Security Analyst

Lightspeed DMS•South Jordan, UT

About The Position

Lightspeed is a leading provider of cloud-based software for dealerships and Original Equipment Manufacturers (OEMs), serving the Powersport, Marine, RV, Trailer, Outdoor Power Equipment, and Golf Cart industries. Lightspeed’s Dealer Management Solution (DMS) enables dealerships to optimize their end-to-end business operations, including sales, parts, service, rentals, accounting, and Customer Relationship Management (CRM). When implemented into their daily operations, Lightspeed helps dealers increase their profitability by selling more units, service, and parts, all while creating a more streamlined experience for customers. For nearly 40 years, Lightspeed has been empowering 4,500+ dealers across North America with the tools and technology they need to manage their dealerships. The Security Analyst plays a key role in supporting Lightspeed’s security and compliance programs through continuous monitoring, incident response, risk assessment, and policy governance. Working closely with senior analysts, engineering, and cloud teams, this role focuses on detecting and mitigating threats, maintaining SOC 2 control effectiveness, and ensuring third-party vendors meet Lightspeed’s security standards.

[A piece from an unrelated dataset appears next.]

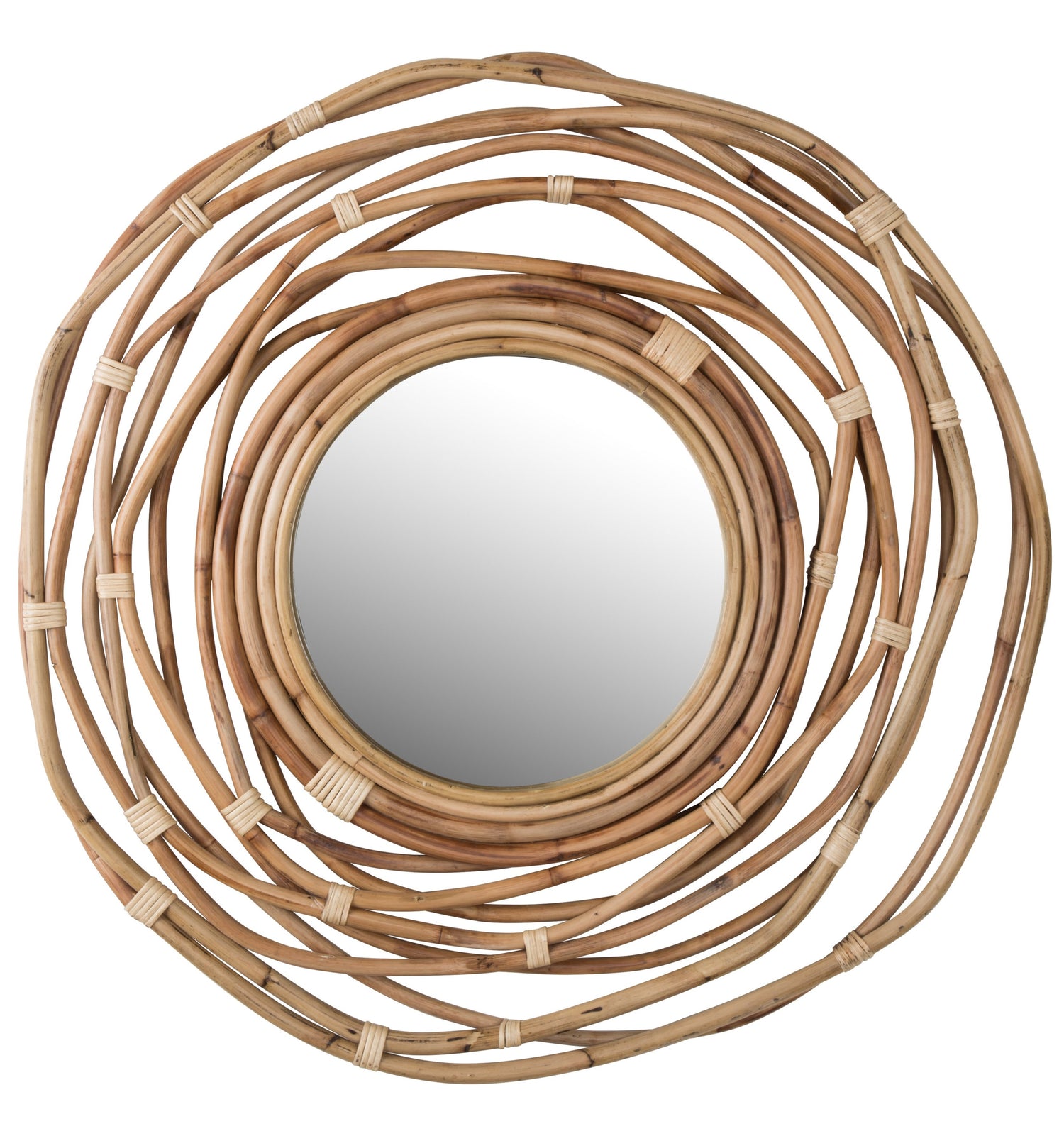 Round Kubu Mirror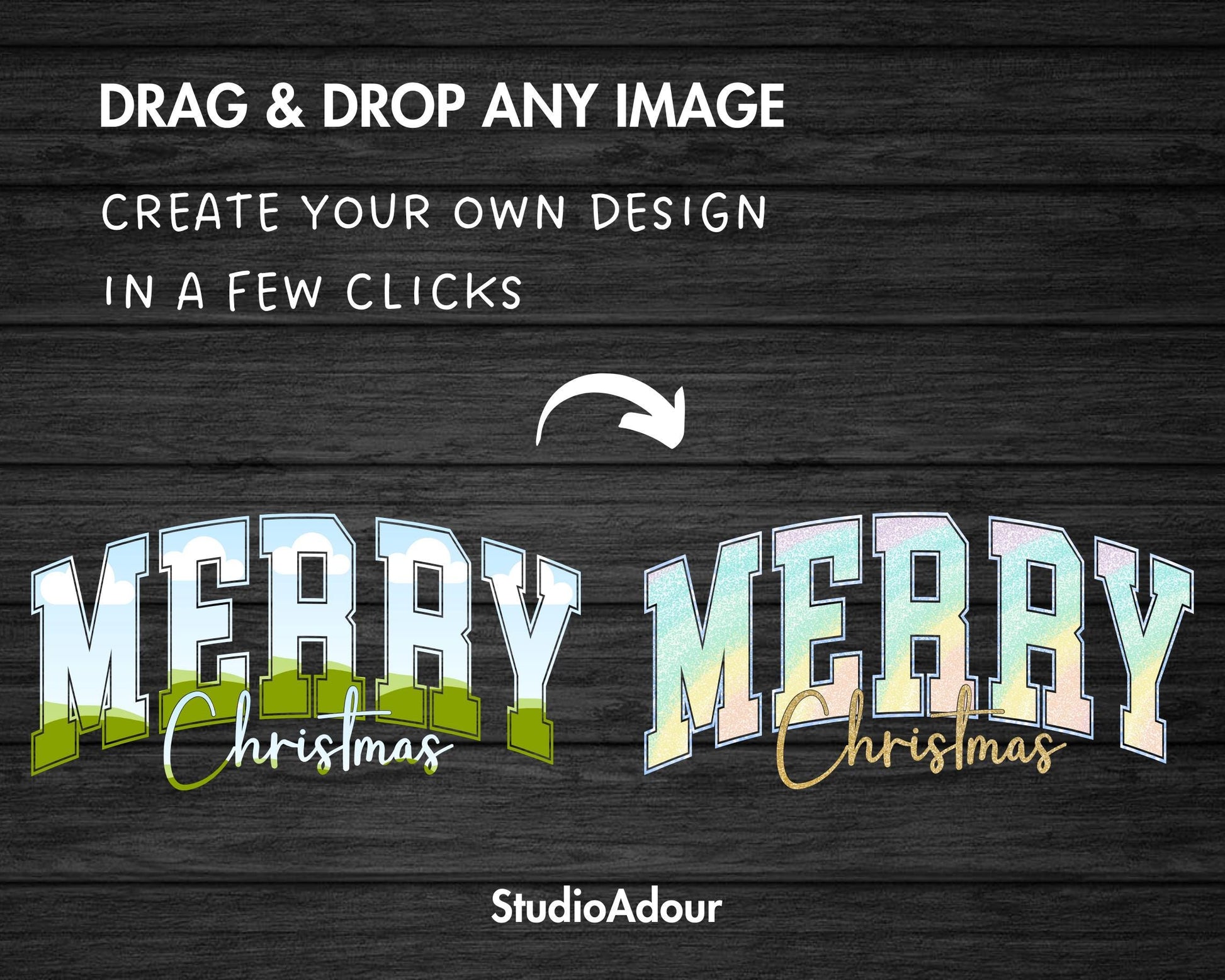 Design Your Own Merry Christmas Canva Frame, Editable Christmas Canva Template, Drag and Drop, Sublimation Design, Christmas Varsity Tshirt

The ideal candidate combines strong technical proficiency with knowledge of governance, risk management, and compliance frameworks to help maintain a mature, audit-ready security program.

Requirements

Bachelor’s degree in Cybersecurity, Information Technology, Computer Science, or a related field, or equivalent hands-on experience.
3–6 years of experience in information security operations, risk management, or compliance.
Experience supporting SOC 2 or similar frameworks (ISO 27001, NIST CSF).
Familiarity with SIEM solutions (Splunk, Sentinel, QRadar) and endpoint protection platforms (CrowdStrike, Defender, SentinelOne, etc.).
Knowledge of GRC principles — policy governance, risk tracking, and control effectiveness.
Hands-on experience with third-party vendor risk assessments and due-diligence reviews.
Strong written communication skills for audit documentation and executive reporting.

Nice To Haves

Certifications such as CompTIA Security+, CySA+, GSEC, CISSP, or CISA.
Experience with GRC platforms (OneTrust, LogicGate, Vanta, or similar).
Familiarity with vulnerability management tools (Qualys, Tenable, or Rapid7).
Exposure to incident management or SOAR systems (ServiceNow, Jira, Splunk Phantom).
Hands-on experience supporting compliance readiness efforts (SOC 2, GDPR, or CMMC)

Responsibilities

Monitor and triage security alerts from SIEM, EDR, and cloud security platforms.
Assist in investigating incidents and coordinating containment, eradication, and recovery efforts.
Perform and document internal risk assessments and track remediation activities to closure.
Manage and maintain the Vendor Risk Management platform and develop monthly security posture reports and performance metrics.
Conduct vendor due diligence assessments and manage third-party security reviews.
Help develop, maintain, and enforce security policies, standards, and procedures that align with NIST CSF 2.0.
Support vulnerability management by validating scan results and coordinating remediation with system owners.
Support SOC 2 and NIST control implementation and evidence collection.
Collaborate with IT, DevOps, and Cloud teams to apply and validate security best practices.
Manage security awareness platforms and lead phishing campaigns and training.